И если б не был ты унижен целым светом, –

Иным стремлением согрет и увлечен,

Я б не пришел к тебе с приветом.

Но в наши дни, когда под бременем скорбей,

Ты гнешь чело свое и тщетно ждешь спасенья,

В те дни, когда одно название «еврей»

В устах толпы звучит, как символ отверженья,

Когда твои враги, как стая жадных псов,

На части рвут тебя, ругаясь над тобою, –

Дай скромно стать и мне в ряды твоих борцов,

Народ, обиженный судьбою!»

До сир пор помню, как кто-то проникновенно начал знаменитый Надсоновский романс «Завеса сброшена: ни новых увлечений, ни тайн заманчивых, ни счастья впереди»… Все тихо и с большим чувством, словно про себя, продолжали мотив. У многих в глазах стоял туман.

В один из вечеров за чаем с коржиками впервые прозвучало стихотворение Фруга «Весною»:

«Песни весенней ты просишь, склоняя

В тихой печали головку свою…

Надо бы, милая, рад бы, родная,

Только о чем же тебе я спою?..

Друг мой, я вырос в чужбине холодной

Сыном неволи и скорби народной;

Два достоянья дала мне судьба:

Жажду свободы и долю раба».

В те дивные вечера я слышал много стихов Фруга. Как он предвидел наше настроение. Разве, глядя на опустошенные Холокостом еврейские местечки с бесчисленными бабьими ярами, можно было более горько сказать о скорби народной? Разве после стольких жертв войны, когда поднялась новая волна ненависти, которая стремилась утопить еврейское достоинство, мы снова не оказались в «чужбине холодной»? Нельзя было в те дни горестных предчувствий более проникновенно выразить неутоленную народную жажду свободы.

От своих собеседников я узнал, что в конце XIX и в начале XX веков Фруг был очень популярным поэтом в среде еврейской интеллигенции и учащейся молодежи. С тех пор Фруг стал поэтом нашей семьи, и я начал собирать все, что относилось к жизни и творчеству поэта. Меня покорил изысканный, классической формы стих Фруга, в котором с огромной страстью звучали еврейские мотивы. В библиотеках стихов Фруга и литературы о нем не выдавали. Во многих даже крупных библиотеках она оказалась уничтоженной. Спасибо, в Одессе еще жили преданные поэту поклонники, библиофилы и профессиональные букинисты, которые любили Фруга.

Фруг родился в I860 году в селе Бобровый Kyт Херсонской губернии, на берегу красивой реки Ингулец. Это была одна из еврейских земледельческих колоний, созданных для украинских, еврейских, немецких переселенцев в начале XIX века. В условиях тяжкого труда, на лоне нетронутой природы рос будущий поэт. Впоследствии он скажет: «Моим ребе была вся природа». Как водилось в еврейских семьях тех времен, в пять лет мальчика отдали в хедер. Это была школа Торы и жизни. Учитель знал только один педагогический прием, о котором писал потом Фруг: «От пощечины слышны в ушах звуки тысяч колокольчиков». После хедера он три года учился в деревенской школе, где научился читать и писать по-русски. На этом кончились его университеты, вызвав в нем непреодолимое стремление к самообразованию. В этом он блестяще преуспел, всю жизнь совершенствовал свои знания.

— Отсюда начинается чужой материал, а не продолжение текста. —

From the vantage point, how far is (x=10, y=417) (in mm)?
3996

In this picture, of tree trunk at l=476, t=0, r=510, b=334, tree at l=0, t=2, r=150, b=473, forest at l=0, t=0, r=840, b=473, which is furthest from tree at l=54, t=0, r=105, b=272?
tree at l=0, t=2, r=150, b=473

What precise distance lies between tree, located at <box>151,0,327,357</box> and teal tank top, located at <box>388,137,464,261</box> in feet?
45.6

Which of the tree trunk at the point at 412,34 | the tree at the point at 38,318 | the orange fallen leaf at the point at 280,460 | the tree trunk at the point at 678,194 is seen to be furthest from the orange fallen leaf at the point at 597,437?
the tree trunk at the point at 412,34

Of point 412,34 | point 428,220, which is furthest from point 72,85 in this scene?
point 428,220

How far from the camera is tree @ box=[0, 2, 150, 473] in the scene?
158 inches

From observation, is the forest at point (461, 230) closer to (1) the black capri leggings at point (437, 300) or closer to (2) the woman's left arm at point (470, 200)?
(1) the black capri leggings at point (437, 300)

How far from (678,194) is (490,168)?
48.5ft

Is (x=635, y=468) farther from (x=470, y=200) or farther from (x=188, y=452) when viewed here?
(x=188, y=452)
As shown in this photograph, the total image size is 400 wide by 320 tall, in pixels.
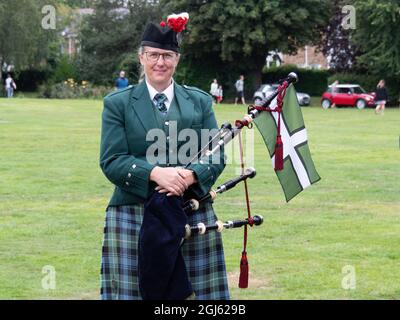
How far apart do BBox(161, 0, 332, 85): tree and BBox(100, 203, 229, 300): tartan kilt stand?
49.6 metres

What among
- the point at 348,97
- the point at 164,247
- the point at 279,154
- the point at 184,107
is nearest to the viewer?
the point at 164,247

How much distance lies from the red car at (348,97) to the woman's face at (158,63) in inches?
1757

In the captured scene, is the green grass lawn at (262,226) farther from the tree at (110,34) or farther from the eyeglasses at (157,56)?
the tree at (110,34)

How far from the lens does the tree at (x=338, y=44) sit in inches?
2272

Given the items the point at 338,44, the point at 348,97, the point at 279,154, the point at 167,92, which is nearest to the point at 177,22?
the point at 167,92

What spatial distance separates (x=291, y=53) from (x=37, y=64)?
18.3 metres

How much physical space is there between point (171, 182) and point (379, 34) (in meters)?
47.4

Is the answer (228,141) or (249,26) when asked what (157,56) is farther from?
(249,26)

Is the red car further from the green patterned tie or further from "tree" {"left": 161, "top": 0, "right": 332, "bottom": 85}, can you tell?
the green patterned tie

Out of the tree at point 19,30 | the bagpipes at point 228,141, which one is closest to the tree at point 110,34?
the tree at point 19,30

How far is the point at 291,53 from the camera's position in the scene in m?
59.5

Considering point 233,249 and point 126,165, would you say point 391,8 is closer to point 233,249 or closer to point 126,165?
point 233,249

В 16 лет Фруг пешком подался в Херсон. Там он работал писарем у раввина. В Херсоне он познает тяжелые условия жизни евреев в черте оседлости. Фруг хорошо знал классическую русскую поэзию, особенно выделял Пушкина и Лермонтова. В Херсоне Фруг начал писать стихи на русском языке и посылал их в русские издания, адресованные еврейскому читателю. Первая публикация была, когда Фругу было двадцать лет. Вскоре последовали публикации в популярных русских журналах. Имя Фруга становится известным в литературных кругах, в среде еврейской интеллигенции, и его приглашают в Петербург.

В Петербурге Фруг много пишет и в 1885г. опубликовал свой первый сборник на русском языке. В стихах доминирует тема душевной боли и страдания еврейского народа. Критики отметили оригинальность таланта молодого поэта и мотивы вечного страдания и человеческих горестей. Как истинный поэт-провидец он ощущал приближающийся Холокост, постоянно обращается к Г-споду с вопросом: «За что?» В стихотворении «Будущее» он предвидит час расплаты и верит, что «Придет время, исчезнет вражда». Поэта воодушевляют сюжеты Библии, в которой он видит бессмертный памятник культуры и источник поэтического вдохновения.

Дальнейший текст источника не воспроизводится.